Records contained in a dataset
** begin **

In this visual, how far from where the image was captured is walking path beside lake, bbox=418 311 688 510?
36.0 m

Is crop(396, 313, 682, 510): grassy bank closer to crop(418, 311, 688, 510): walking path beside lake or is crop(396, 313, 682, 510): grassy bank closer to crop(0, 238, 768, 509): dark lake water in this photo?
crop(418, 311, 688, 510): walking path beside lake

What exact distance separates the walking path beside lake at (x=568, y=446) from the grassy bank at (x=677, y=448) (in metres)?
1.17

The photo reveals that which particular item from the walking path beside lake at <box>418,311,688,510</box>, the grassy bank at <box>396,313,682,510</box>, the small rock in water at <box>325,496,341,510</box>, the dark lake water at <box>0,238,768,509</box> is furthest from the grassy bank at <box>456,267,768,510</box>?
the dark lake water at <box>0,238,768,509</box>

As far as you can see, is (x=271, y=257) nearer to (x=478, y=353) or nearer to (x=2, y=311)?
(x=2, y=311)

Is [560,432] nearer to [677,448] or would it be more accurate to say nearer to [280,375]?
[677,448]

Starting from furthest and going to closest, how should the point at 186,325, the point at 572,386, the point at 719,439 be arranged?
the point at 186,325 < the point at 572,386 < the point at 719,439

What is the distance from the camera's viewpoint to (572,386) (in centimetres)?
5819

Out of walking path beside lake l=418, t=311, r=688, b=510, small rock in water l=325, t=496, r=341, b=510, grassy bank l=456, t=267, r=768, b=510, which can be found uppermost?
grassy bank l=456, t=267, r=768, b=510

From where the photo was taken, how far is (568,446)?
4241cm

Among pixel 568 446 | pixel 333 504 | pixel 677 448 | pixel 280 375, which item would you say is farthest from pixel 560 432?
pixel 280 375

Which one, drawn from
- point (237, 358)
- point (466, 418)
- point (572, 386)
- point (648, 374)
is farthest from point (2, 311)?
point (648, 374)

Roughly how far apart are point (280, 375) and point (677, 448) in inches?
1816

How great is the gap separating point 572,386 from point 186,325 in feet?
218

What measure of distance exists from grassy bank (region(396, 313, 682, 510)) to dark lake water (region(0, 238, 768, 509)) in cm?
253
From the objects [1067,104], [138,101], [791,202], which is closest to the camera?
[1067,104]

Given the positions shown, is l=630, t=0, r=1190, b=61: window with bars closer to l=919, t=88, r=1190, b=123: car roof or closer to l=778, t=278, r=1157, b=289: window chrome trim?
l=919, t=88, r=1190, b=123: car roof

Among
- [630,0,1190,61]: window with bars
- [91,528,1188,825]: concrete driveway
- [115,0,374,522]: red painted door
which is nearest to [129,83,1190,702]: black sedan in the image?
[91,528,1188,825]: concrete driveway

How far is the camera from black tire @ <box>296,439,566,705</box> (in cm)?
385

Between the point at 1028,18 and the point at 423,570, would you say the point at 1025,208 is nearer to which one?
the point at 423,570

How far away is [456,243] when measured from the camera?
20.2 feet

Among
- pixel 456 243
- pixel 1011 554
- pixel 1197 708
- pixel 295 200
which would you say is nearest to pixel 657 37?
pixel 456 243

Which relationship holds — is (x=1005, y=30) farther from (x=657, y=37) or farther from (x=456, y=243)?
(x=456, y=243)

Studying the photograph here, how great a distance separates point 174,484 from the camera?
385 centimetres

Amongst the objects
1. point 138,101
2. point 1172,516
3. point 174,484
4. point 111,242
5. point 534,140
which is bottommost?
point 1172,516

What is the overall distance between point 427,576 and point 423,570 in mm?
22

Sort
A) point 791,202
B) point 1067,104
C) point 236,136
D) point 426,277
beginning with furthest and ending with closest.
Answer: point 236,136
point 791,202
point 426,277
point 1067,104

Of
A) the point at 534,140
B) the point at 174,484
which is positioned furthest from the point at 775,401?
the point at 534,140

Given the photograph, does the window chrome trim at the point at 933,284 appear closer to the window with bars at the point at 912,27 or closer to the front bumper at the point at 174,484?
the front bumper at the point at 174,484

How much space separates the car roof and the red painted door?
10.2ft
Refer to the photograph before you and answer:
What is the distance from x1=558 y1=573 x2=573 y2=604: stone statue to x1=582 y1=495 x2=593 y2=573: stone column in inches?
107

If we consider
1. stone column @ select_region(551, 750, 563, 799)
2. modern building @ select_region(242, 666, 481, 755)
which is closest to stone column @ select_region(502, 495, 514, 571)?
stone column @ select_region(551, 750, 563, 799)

** end **

▶ _TO BE DONE_: Each entry above is to be printed again exactly.

▶ _RESPONSE_:
In this visual, how far from where the image was captured is walking path beside lake, bbox=418 311 688 510?
36.0 m

Is crop(396, 313, 682, 510): grassy bank closer to crop(418, 311, 688, 510): walking path beside lake or is crop(396, 313, 682, 510): grassy bank closer to crop(0, 238, 768, 509): dark lake water in this photo?
crop(418, 311, 688, 510): walking path beside lake

What exact distance separates the walking path beside lake at (x=568, y=446) from the grassy bank at (x=677, y=448) (in metres)?
1.17

The photo reveals that which particular item from the walking path beside lake at <box>418,311,688,510</box>, the grassy bank at <box>396,313,682,510</box>, the small rock in water at <box>325,496,341,510</box>, the dark lake water at <box>0,238,768,509</box> is furthest from the grassy bank at <box>456,267,768,510</box>?
the dark lake water at <box>0,238,768,509</box>

As far as you can see, is (x=271, y=257) nearer to (x=478, y=353) or nearer to (x=2, y=311)?
(x=2, y=311)

Is [560,432] nearer to [677,448] or would it be more accurate to say nearer to [280,375]?
[677,448]

Starting from furthest and going to closest, how should the point at 186,325, the point at 572,386, the point at 719,439 be arranged?
the point at 186,325 < the point at 572,386 < the point at 719,439

What is the distance from the camera's viewpoint to (572,386) (in centimetres)?
5819

Out of walking path beside lake l=418, t=311, r=688, b=510, small rock in water l=325, t=496, r=341, b=510, grassy bank l=456, t=267, r=768, b=510, which can be found uppermost?
grassy bank l=456, t=267, r=768, b=510

From where the photo was taken, how far is (568,446)?
4241cm

Among pixel 568 446 | pixel 333 504 | pixel 677 448 | pixel 280 375, which item would you say is farthest from pixel 560 432?
pixel 280 375

Which one, drawn from
- point (237, 358)
- point (466, 418)
- point (572, 386)
- point (648, 374)
is farthest from point (2, 311)?
point (648, 374)

Roughly how far apart are point (280, 375) and point (677, 448) in inches?
1816

How great is the gap separating point 572,386 from point 186,325 in feet?
218

What measure of distance exists from grassy bank (region(396, 313, 682, 510)) to dark lake water (region(0, 238, 768, 509)) in cm?
253
From the objects [1067,104], [138,101], [791,202], which is closest to the camera?
[1067,104]

Given the positions shown, is l=630, t=0, r=1190, b=61: window with bars closer to l=919, t=88, r=1190, b=123: car roof or closer to l=778, t=278, r=1157, b=289: window chrome trim?
l=919, t=88, r=1190, b=123: car roof

Among
- [630,0,1190,61]: window with bars
- [91,528,1188,825]: concrete driveway
- [115,0,374,522]: red painted door
which is nearest to [129,83,1190,702]: black sedan in the image?
[91,528,1188,825]: concrete driveway

How far is the camera from black tire @ <box>296,439,566,705</box> (in cm)?
385

Between the point at 1028,18 and the point at 423,570, would you say the point at 1025,208 is nearer to which one?
the point at 423,570

How far away is [456,243] when measured from the camera?
20.2 feet

Among
- pixel 456 243
- pixel 1011 554
- pixel 1197 708
- pixel 295 200
which would you say is nearest to pixel 657 37?
pixel 456 243

Which relationship holds — is (x=1005, y=30) farther from (x=657, y=37) or farther from (x=456, y=243)?
(x=456, y=243)

Studying the photograph here, how great a distance separates point 174,484 from the camera?
385 centimetres

Amongst the objects
1. point 138,101
2. point 1172,516
3. point 174,484
4. point 111,242
5. point 534,140
which is bottommost?
point 1172,516

What is the overall distance between point 427,576 and point 423,570 in mm?
22

Sort
A) point 791,202
B) point 1067,104
C) point 236,136
D) point 426,277
beginning with furthest and ending with closest.
Answer: point 236,136
point 791,202
point 426,277
point 1067,104

Of
A) the point at 534,140
B) the point at 174,484
which is positioned furthest from the point at 775,401?
the point at 534,140

Given the photograph, does the window chrome trim at the point at 933,284 appear closer to the window with bars at the point at 912,27 or closer to the front bumper at the point at 174,484?
the front bumper at the point at 174,484

How much space separates the car roof and the red painted door?
10.2ft
Refer to the photograph before you and answer:
What is the distance from x1=558 y1=573 x2=573 y2=604: stone statue to x1=582 y1=495 x2=593 y2=573: stone column in inches?
107

If we consider
1. stone column @ select_region(551, 750, 563, 799)
2. modern building @ select_region(242, 666, 481, 755)
which is closest to stone column @ select_region(502, 495, 514, 571)?
stone column @ select_region(551, 750, 563, 799)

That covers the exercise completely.